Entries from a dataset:
======

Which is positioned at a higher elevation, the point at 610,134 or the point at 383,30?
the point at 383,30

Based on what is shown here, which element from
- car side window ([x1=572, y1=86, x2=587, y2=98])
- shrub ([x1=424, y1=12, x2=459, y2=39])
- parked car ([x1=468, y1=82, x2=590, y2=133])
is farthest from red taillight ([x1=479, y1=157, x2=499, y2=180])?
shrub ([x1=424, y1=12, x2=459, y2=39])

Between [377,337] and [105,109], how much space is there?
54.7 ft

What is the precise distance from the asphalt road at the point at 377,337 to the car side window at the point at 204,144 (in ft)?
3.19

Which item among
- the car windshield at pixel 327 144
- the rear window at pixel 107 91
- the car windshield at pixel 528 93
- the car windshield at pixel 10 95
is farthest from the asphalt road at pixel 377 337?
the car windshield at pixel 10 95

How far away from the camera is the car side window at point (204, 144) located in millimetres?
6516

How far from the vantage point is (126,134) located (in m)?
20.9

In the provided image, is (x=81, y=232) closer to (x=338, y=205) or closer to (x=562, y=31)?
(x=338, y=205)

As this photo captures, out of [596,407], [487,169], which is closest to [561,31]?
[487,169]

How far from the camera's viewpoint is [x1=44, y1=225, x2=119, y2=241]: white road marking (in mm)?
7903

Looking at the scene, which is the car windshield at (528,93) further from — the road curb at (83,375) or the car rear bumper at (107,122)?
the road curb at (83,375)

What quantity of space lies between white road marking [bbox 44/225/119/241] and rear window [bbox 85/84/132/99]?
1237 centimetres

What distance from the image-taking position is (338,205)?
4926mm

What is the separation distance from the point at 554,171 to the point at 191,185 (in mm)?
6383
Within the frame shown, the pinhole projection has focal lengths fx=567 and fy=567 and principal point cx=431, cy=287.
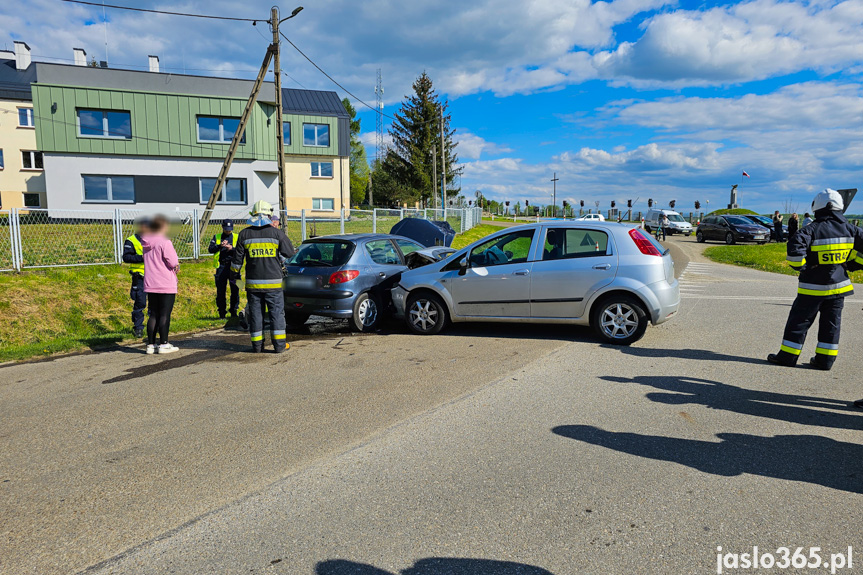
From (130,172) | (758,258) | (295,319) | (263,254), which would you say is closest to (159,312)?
(263,254)

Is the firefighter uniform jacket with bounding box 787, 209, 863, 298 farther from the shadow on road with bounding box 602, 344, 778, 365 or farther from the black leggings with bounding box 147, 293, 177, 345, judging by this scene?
the black leggings with bounding box 147, 293, 177, 345

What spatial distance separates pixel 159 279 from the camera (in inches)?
301

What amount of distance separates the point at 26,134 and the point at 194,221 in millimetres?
29526

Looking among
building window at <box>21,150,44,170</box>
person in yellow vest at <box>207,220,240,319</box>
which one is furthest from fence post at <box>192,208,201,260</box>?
building window at <box>21,150,44,170</box>

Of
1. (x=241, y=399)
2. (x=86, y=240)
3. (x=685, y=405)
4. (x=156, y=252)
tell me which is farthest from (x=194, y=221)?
(x=685, y=405)

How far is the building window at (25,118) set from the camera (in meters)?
35.3

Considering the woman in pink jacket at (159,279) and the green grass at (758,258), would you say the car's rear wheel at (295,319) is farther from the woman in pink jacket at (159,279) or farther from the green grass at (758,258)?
the green grass at (758,258)

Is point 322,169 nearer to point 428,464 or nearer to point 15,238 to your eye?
point 15,238

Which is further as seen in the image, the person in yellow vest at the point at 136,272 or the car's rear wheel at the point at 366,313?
the car's rear wheel at the point at 366,313

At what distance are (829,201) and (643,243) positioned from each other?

======

## Written task
Reproduce each line exactly, please, except for any pictures.

## Written response
Which is positioned at a higher elevation, the point at 610,134 or the point at 383,30?
the point at 383,30

Based on what is shown here, which element from
- car side window ([x1=572, y1=86, x2=587, y2=98])
- shrub ([x1=424, y1=12, x2=459, y2=39])
- parked car ([x1=468, y1=82, x2=590, y2=133])
is farthest from red taillight ([x1=479, y1=157, x2=499, y2=180])?
shrub ([x1=424, y1=12, x2=459, y2=39])

Between [377,337] and [105,109], how much space is there?
54.7 ft

What is the precise distance from the asphalt road at the point at 377,337 to the car side window at the point at 204,144 (in ft)?
3.19

Which item among
- the car windshield at pixel 327 144
- the rear window at pixel 107 91
- the car windshield at pixel 528 93
- the car windshield at pixel 10 95
is farthest from the asphalt road at pixel 377 337?
the car windshield at pixel 10 95

How far away from the camera is the car side window at point (204, 144) located in millimetres?
6516

How far from the vantage point is (126,134) located (in m)?
20.9

In the provided image, is (x=81, y=232) closer to (x=338, y=205) or closer to (x=562, y=31)?
(x=338, y=205)

As this photo captures, out of [596,407], [487,169], which is closest to [561,31]?
[487,169]

How far from the camera's viewpoint is [x1=44, y1=225, x2=119, y2=241]: white road marking (in mm)?
7903

Looking at the scene, which is the car windshield at (528,93) further from — the road curb at (83,375) or the car rear bumper at (107,122)?
the road curb at (83,375)

What quantity of space lies between white road marking [bbox 44/225/119/241] and rear window [bbox 85/84/132/99]?
1237 centimetres

What distance from the image-taking position is (338,205)?
4926mm

What is the separation distance from the point at 554,171 to the point at 191,185 (in mm)?
6383
Within the frame shown, the pinhole projection has focal lengths fx=567 and fy=567 and principal point cx=431, cy=287.
From (130,172) | (758,258) | (295,319) | (263,254), which would you say is closest to (159,312)?
(263,254)

Is the firefighter uniform jacket with bounding box 787, 209, 863, 298 farther from the shadow on road with bounding box 602, 344, 778, 365 or farther from the black leggings with bounding box 147, 293, 177, 345, judging by this scene?
the black leggings with bounding box 147, 293, 177, 345

What spatial distance separates pixel 159 279 from the camera (in inches)?
301

What amount of distance separates the point at 26,134 and the point at 194,221 in millimetres?
29526

Looking among
building window at <box>21,150,44,170</box>
person in yellow vest at <box>207,220,240,319</box>
which one is furthest from fence post at <box>192,208,201,260</box>?
building window at <box>21,150,44,170</box>

Of
1. (x=241, y=399)
2. (x=86, y=240)
3. (x=685, y=405)
4. (x=156, y=252)
tell me which is farthest from (x=194, y=221)?
(x=685, y=405)

How far is the building window at (25,118) set from the camera (in meters)?
35.3

Considering the woman in pink jacket at (159,279) and the green grass at (758,258), would you say the car's rear wheel at (295,319) is farther from the woman in pink jacket at (159,279) or farther from the green grass at (758,258)?
the green grass at (758,258)

Is point 322,169 nearer to point 428,464 or nearer to point 15,238 to your eye?
point 15,238

Which is further as seen in the image, the person in yellow vest at the point at 136,272 or the car's rear wheel at the point at 366,313?
the car's rear wheel at the point at 366,313

At what distance are (829,201) and (643,243) positioned from each other?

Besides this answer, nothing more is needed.